The fine-grained image is first analyzed intuitively. As can be seen from fig. 3, 4 and 5, for a particular fine-grained class, it can be observed that large variations within the class (pose, angle, etc.) can be mitigated by a reduction in semantic granularity, so learning a finer granularity characterization can reduce the impact of fine-grained intra-class variance. In addition, it can be seen from fig. 3, 4 and 5 that different granularity information is synergistic for birds in the figures, and learning the characteristics of the beak can help learn the head characteristics of the birds, and learning the head characteristics of the birds can also help learn the overall characteristics of the birds.

For fine-grained images, since the difference between categories is typically some fine area, care needs to be taken to accurately distinguish between fine local areas. Inspired by the human perception system to identify the disturbed picture by distinguishing the local area, a simple and effective method is designed in the embodiment of the invention to force the network model to pay attention to the local area, namely, fine-grained images are cut, so that image blocks with different granularity information are generated, the order of the image blocks is disturbed in a manner similar to a jigsaw so as to obtain the image blocks with different granularity characteristics, and the disturbed image blocks are recombined into a new image, as shown in fig. 6 and 7.

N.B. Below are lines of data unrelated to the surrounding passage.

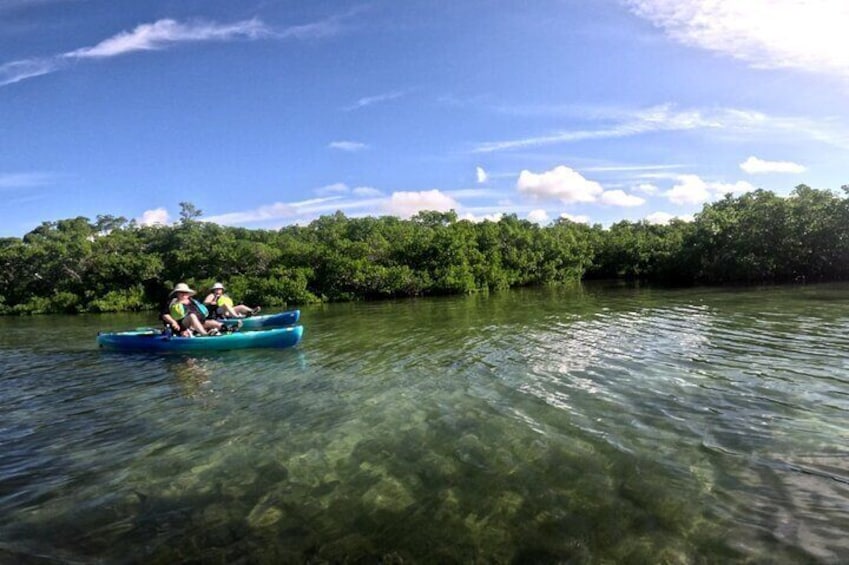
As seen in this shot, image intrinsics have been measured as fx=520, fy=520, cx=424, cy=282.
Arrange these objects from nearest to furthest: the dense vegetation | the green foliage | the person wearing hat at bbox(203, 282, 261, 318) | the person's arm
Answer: the person's arm, the person wearing hat at bbox(203, 282, 261, 318), the dense vegetation, the green foliage

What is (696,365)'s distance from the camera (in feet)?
29.4

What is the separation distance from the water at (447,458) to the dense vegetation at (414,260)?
24.8 meters

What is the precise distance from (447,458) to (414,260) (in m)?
32.5

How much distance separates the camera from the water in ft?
12.6

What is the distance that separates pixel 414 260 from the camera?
37.7 m

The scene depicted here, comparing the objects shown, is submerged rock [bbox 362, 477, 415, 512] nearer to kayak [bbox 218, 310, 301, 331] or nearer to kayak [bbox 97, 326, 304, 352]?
kayak [bbox 97, 326, 304, 352]

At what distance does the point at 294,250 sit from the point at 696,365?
32160 millimetres

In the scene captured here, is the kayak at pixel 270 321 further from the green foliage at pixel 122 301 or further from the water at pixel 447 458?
the green foliage at pixel 122 301

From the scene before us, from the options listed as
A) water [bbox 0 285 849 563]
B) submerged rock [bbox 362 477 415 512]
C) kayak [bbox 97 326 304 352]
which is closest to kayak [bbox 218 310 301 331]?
kayak [bbox 97 326 304 352]

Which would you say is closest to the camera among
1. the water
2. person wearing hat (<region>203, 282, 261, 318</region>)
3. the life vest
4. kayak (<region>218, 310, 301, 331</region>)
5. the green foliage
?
A: the water

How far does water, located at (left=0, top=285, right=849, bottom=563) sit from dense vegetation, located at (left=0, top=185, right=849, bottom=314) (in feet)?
81.3

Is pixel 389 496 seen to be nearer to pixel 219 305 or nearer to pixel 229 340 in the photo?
pixel 229 340

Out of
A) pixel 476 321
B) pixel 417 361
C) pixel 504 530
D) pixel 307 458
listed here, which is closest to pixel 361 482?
pixel 307 458

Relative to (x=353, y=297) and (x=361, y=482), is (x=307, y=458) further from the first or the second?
(x=353, y=297)
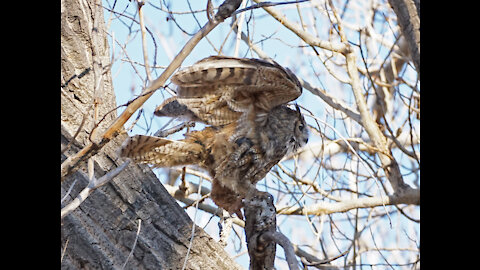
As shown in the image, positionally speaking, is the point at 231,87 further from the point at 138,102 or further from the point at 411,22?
the point at 411,22

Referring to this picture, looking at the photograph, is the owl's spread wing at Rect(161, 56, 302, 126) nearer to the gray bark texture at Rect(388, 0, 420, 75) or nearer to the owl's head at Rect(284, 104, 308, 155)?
the owl's head at Rect(284, 104, 308, 155)

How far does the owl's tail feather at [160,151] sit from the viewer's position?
9.37ft

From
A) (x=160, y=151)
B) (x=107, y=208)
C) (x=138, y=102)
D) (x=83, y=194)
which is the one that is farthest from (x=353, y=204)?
(x=83, y=194)

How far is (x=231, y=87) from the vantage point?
2809 mm

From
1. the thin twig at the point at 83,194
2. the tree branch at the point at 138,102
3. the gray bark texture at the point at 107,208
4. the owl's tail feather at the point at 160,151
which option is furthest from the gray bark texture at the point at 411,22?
the thin twig at the point at 83,194

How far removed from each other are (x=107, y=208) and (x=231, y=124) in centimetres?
76

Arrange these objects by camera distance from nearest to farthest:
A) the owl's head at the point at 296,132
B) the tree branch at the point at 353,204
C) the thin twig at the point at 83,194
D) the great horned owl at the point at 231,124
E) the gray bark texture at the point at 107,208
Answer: the thin twig at the point at 83,194 → the gray bark texture at the point at 107,208 → the great horned owl at the point at 231,124 → the owl's head at the point at 296,132 → the tree branch at the point at 353,204

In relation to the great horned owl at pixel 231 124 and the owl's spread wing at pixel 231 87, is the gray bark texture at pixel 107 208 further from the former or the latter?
the owl's spread wing at pixel 231 87

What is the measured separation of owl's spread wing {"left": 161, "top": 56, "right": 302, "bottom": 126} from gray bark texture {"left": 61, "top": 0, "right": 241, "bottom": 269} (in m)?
0.39

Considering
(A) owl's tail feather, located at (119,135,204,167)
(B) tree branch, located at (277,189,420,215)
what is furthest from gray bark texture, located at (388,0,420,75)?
(A) owl's tail feather, located at (119,135,204,167)
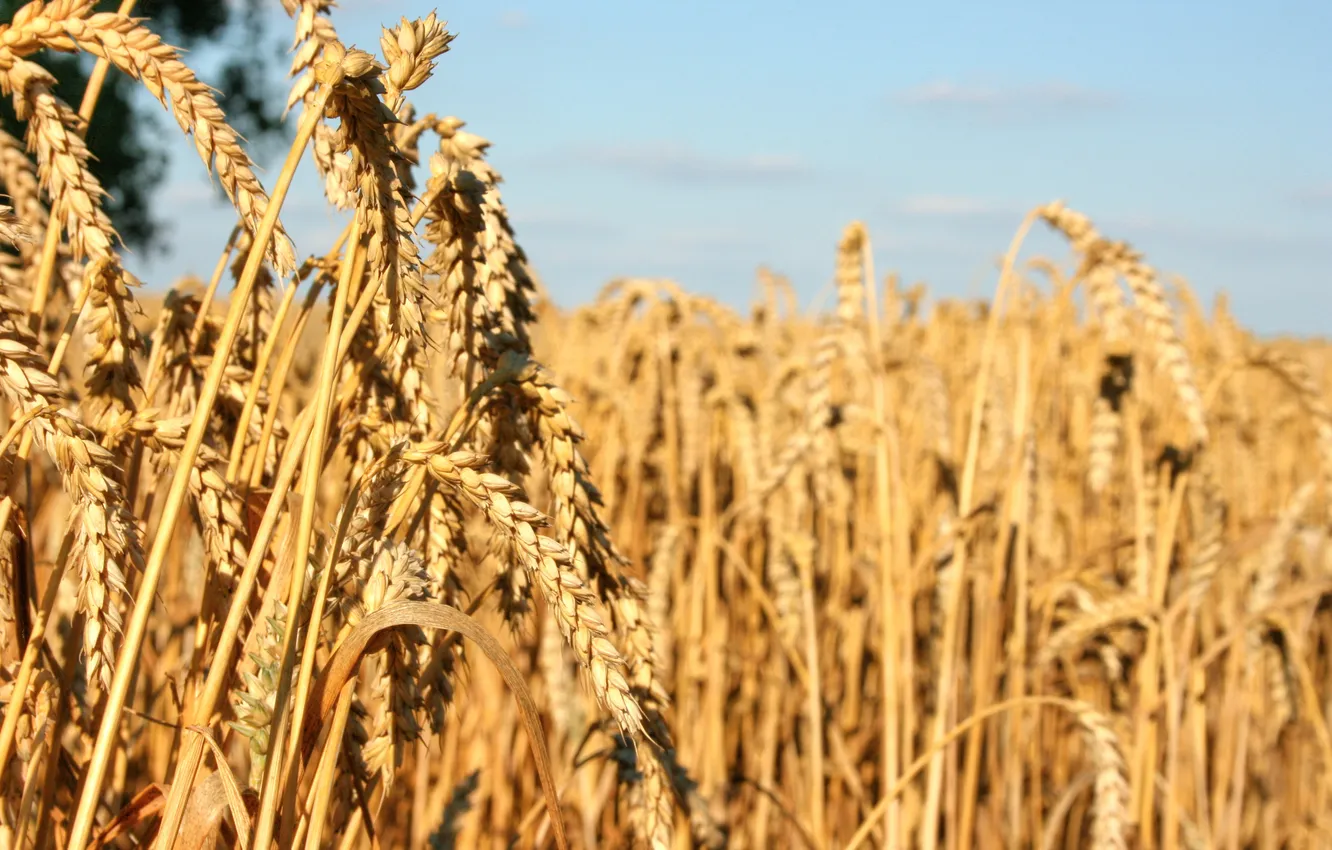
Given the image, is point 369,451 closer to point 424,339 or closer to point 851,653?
point 424,339

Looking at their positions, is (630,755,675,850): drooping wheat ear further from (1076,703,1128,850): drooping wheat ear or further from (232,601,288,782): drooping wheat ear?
(1076,703,1128,850): drooping wheat ear

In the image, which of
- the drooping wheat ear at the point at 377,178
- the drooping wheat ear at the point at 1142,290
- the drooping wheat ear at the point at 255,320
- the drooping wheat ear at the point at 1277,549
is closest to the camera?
the drooping wheat ear at the point at 377,178

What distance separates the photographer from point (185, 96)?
680mm

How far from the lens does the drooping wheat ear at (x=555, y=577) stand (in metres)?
0.68

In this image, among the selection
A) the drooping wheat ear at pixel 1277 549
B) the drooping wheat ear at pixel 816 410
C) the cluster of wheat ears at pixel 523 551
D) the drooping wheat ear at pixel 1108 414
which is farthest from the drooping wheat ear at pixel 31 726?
the drooping wheat ear at pixel 1277 549

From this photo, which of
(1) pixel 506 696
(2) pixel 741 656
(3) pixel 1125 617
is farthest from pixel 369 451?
(2) pixel 741 656

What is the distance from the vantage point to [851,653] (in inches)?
102

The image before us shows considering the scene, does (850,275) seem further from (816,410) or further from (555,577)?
(555,577)

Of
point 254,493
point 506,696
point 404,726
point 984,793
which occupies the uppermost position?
point 254,493

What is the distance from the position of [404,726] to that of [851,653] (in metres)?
1.90

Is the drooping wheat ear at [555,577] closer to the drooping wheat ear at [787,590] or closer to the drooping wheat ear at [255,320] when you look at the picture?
the drooping wheat ear at [255,320]

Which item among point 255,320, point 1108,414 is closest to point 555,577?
point 255,320

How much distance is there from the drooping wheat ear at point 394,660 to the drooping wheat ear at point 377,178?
15 centimetres

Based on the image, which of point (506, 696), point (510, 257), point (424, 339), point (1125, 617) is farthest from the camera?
point (506, 696)
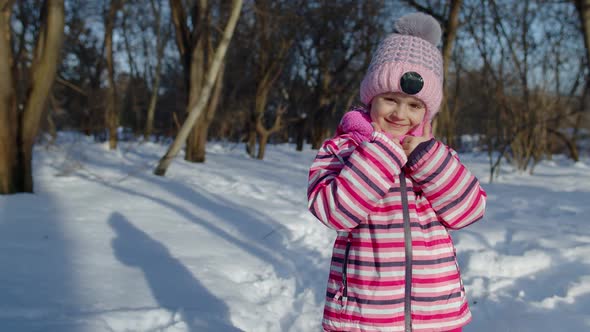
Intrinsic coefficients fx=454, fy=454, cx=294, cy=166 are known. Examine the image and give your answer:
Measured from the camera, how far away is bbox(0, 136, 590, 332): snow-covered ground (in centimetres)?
248

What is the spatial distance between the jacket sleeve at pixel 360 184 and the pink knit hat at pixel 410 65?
20 centimetres

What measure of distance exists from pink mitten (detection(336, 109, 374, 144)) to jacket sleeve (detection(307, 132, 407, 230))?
6 centimetres

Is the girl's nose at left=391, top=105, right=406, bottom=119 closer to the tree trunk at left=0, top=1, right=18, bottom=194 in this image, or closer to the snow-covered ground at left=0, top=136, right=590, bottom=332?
the snow-covered ground at left=0, top=136, right=590, bottom=332

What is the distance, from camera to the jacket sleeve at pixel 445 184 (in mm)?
1336

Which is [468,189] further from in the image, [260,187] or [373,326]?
[260,187]

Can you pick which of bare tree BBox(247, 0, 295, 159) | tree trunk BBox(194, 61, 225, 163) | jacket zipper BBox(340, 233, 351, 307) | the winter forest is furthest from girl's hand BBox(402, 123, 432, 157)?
bare tree BBox(247, 0, 295, 159)

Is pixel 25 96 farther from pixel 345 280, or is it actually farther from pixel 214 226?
pixel 345 280

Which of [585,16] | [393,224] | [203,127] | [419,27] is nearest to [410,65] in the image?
[419,27]

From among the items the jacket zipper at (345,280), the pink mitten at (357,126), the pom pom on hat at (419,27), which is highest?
the pom pom on hat at (419,27)

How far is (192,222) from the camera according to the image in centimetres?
452

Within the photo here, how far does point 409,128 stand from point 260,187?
221 inches

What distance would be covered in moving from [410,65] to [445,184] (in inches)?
15.5

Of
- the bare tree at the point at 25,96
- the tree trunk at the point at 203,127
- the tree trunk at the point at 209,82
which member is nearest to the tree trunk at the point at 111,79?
the tree trunk at the point at 203,127

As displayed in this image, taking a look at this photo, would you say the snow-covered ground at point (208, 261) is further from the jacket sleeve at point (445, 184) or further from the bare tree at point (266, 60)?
the bare tree at point (266, 60)
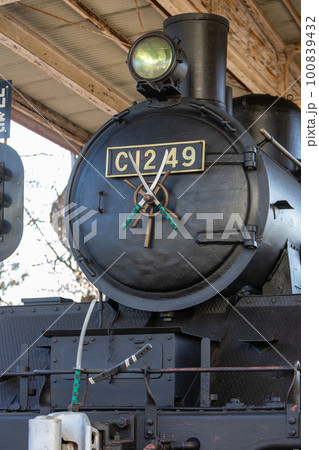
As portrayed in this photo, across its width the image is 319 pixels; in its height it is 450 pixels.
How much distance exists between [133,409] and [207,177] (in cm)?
120

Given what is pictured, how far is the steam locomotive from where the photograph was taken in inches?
137

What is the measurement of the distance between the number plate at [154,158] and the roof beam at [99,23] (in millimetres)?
2865

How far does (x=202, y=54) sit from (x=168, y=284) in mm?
1427

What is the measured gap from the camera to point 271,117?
207 inches

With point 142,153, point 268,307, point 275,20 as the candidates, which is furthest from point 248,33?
point 268,307

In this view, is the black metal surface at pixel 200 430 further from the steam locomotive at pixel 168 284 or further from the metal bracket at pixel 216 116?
the metal bracket at pixel 216 116

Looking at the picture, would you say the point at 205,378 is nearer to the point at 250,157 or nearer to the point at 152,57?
the point at 250,157

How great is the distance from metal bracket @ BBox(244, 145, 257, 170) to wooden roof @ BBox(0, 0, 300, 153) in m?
2.17

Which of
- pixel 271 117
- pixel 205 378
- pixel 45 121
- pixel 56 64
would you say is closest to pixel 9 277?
pixel 45 121

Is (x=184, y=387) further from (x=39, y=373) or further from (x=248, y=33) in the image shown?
(x=248, y=33)

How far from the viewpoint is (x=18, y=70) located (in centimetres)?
822

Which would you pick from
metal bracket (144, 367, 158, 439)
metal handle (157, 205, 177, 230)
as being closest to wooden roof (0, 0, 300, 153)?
metal handle (157, 205, 177, 230)

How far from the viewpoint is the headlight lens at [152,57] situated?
4.17 meters

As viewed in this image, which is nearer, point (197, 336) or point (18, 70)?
point (197, 336)
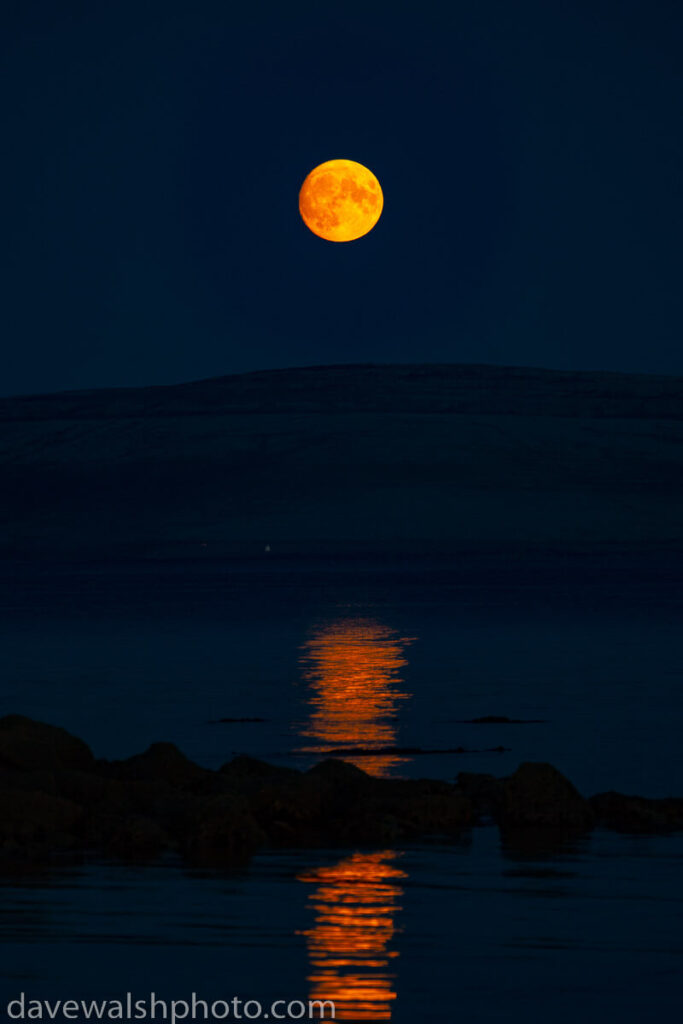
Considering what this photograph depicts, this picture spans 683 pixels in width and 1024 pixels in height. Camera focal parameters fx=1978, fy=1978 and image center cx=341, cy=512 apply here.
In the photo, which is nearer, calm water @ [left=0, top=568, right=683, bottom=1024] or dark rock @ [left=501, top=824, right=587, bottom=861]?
calm water @ [left=0, top=568, right=683, bottom=1024]

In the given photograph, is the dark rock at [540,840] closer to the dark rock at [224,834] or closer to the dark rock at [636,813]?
the dark rock at [636,813]

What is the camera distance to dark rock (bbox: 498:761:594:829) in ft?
49.2

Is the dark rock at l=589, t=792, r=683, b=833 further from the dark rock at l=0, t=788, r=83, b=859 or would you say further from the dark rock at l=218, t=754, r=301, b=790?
the dark rock at l=0, t=788, r=83, b=859

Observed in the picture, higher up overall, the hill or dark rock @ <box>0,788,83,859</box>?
the hill

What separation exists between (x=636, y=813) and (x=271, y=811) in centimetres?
282

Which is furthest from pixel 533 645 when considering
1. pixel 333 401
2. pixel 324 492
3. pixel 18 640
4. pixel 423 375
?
pixel 423 375

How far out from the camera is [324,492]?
363 ft

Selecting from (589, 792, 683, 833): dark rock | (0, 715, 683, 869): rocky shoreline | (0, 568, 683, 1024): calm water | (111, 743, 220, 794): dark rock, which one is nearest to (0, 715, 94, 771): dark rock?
(0, 715, 683, 869): rocky shoreline

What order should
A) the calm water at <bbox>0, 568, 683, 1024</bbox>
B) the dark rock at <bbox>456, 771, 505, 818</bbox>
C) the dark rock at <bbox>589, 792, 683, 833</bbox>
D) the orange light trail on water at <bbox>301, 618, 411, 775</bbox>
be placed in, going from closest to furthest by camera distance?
the calm water at <bbox>0, 568, 683, 1024</bbox>, the dark rock at <bbox>589, 792, 683, 833</bbox>, the dark rock at <bbox>456, 771, 505, 818</bbox>, the orange light trail on water at <bbox>301, 618, 411, 775</bbox>

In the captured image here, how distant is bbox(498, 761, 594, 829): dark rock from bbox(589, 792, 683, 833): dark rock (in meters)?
0.21

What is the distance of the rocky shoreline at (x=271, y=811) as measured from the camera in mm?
14211

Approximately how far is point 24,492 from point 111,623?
73850 millimetres

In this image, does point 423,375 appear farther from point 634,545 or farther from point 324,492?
point 634,545

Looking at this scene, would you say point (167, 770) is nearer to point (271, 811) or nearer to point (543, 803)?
point (271, 811)
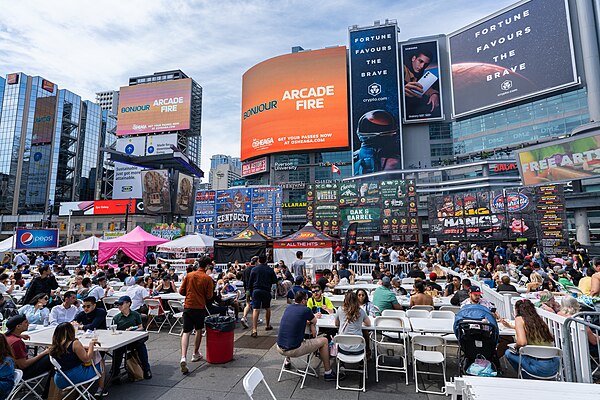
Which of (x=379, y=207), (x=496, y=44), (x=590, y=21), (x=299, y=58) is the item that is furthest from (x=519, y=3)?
(x=379, y=207)

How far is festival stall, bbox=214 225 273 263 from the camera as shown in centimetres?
1839

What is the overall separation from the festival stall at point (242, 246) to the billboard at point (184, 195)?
3201cm

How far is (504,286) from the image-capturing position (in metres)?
8.30

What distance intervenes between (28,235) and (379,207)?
28250mm

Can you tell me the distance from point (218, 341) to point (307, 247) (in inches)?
456

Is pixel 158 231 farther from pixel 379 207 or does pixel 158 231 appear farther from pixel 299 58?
pixel 299 58

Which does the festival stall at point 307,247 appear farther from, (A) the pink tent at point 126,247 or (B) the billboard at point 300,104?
(B) the billboard at point 300,104

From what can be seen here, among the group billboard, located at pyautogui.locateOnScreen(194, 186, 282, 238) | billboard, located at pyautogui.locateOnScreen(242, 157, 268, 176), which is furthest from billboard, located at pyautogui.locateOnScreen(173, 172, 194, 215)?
billboard, located at pyautogui.locateOnScreen(242, 157, 268, 176)

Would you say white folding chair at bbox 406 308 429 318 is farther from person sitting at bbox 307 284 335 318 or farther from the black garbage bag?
the black garbage bag

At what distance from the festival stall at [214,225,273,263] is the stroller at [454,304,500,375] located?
14.6 m

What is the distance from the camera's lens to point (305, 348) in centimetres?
497

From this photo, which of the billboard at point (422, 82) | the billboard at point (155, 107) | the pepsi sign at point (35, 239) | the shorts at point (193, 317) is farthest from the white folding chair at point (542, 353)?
the billboard at point (155, 107)

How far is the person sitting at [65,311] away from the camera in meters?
6.27

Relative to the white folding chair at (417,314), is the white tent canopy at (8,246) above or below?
above
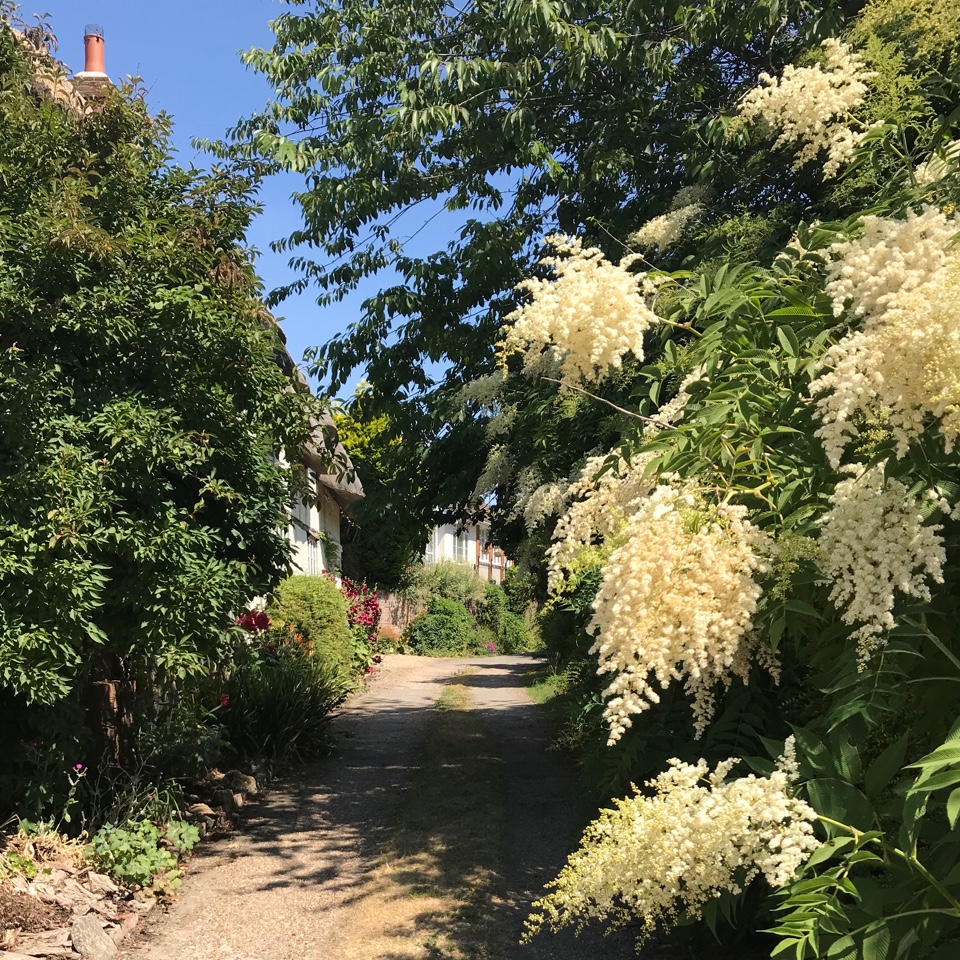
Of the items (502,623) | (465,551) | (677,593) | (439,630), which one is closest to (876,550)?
(677,593)

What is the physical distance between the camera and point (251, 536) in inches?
273

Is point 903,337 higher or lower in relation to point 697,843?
higher

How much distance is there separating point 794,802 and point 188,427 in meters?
5.23

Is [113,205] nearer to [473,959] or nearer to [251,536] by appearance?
[251,536]

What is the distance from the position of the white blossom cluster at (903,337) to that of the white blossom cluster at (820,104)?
211 centimetres

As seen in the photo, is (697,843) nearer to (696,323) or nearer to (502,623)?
(696,323)

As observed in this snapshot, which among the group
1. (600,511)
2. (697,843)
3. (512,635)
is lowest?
(512,635)

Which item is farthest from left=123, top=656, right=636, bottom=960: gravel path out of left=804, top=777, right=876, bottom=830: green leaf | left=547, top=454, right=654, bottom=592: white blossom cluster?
left=804, top=777, right=876, bottom=830: green leaf

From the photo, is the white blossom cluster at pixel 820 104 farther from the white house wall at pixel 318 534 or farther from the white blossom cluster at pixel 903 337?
the white house wall at pixel 318 534

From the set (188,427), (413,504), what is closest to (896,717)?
(188,427)

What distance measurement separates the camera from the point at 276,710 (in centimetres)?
995

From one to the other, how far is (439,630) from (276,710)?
17.3 metres

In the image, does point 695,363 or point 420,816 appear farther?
point 420,816

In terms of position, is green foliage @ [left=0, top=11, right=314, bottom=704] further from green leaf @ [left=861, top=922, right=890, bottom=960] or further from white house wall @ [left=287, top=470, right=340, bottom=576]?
white house wall @ [left=287, top=470, right=340, bottom=576]
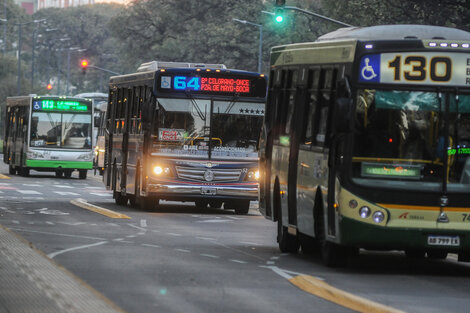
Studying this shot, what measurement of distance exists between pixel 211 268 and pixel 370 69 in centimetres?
288

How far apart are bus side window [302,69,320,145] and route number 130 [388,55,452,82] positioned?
1.66m

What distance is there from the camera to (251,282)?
14031 mm

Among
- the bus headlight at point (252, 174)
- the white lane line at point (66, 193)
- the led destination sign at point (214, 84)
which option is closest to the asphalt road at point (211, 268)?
the bus headlight at point (252, 174)

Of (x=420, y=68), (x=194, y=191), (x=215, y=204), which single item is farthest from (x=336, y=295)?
(x=215, y=204)

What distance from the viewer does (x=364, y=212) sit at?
50.5 ft

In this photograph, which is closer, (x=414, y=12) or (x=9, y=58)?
(x=414, y=12)

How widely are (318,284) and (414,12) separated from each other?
4077 centimetres

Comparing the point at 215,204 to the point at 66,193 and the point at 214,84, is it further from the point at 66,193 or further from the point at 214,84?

Specifically, a given image I is input by first dividing the image into N sub-regions, denoted as I _h,v 1.ltoreq.h, v.ltoreq.N, h and v representing indices in the width-height direction, respectively, and then scrambling each sub-region and sorting themFused into a new image P. The super parameter N controls the generation of image blocks of information having different granularity. By the method, global information of the image can be broken, but local information of the image is reserved, the network model is forced to pay attention to local features of the image in the training process, and identification accuracy is improved.

In this embodiment, the process in step (1) may be referred to as global information interference, that is, by disturbing global information of an image, local information with different granularity is retained, so that images with different granularity information are generated, and fine-grained images are identified based on information with different granularity levels. The training process is consistent with the implementation of the recognition process.

Alternatively, step (2) may be implemented by:

Specifically, the pre-training of the label-free fine-grained image can be performed by two methods which cooperate with each other, and then the fine-grained image is identified by utilizing an identification model obtained by training.

Namely global information interference and progressive multi-granularity fusion learning. The progressive multi-granularity fusion learning method adopts a progressive learning mode, learns information of different granularity levels in stages and forces a network to fuse the multi-granularity information.

Because the variance in the fine-granularity image class is easily influenced by factors such as gestures and illumination, the information of a single granularity is insufficient to accurately locate the discriminant region. In contrast, in the embodiment of the invention, the recognition model is trained through a multi-granularity information fusion learning strategy under a self-supervision learning paradigm, and larger intra-class differences can be avoided through fusion of image information with different granularities. The feature learning process of progressive multi-granularity fusion is shown in fig. 2, 6 and 7, 1-5 in fig. 2 represent a preset sequence of input recombinant images, and the direction indicated by the arrow in fig. 6 and 7 represents the preset sequence of input recombinant images. Specifically, the training process of the recognition model is divided into S stages, and each stage sends images with different granularity information of the global interference stage into the recognition model, and model parameters obtained by training in the previous stage serve as initialization parameters of the model in the later stage. Because the granularity information of each stage is different, the recognition model is forced to mine fine local features from the different granularity information and fuse the fine local features, so that the recognition accuracy is high; the image recognition process is similar to the training process and will not be described in detail herein.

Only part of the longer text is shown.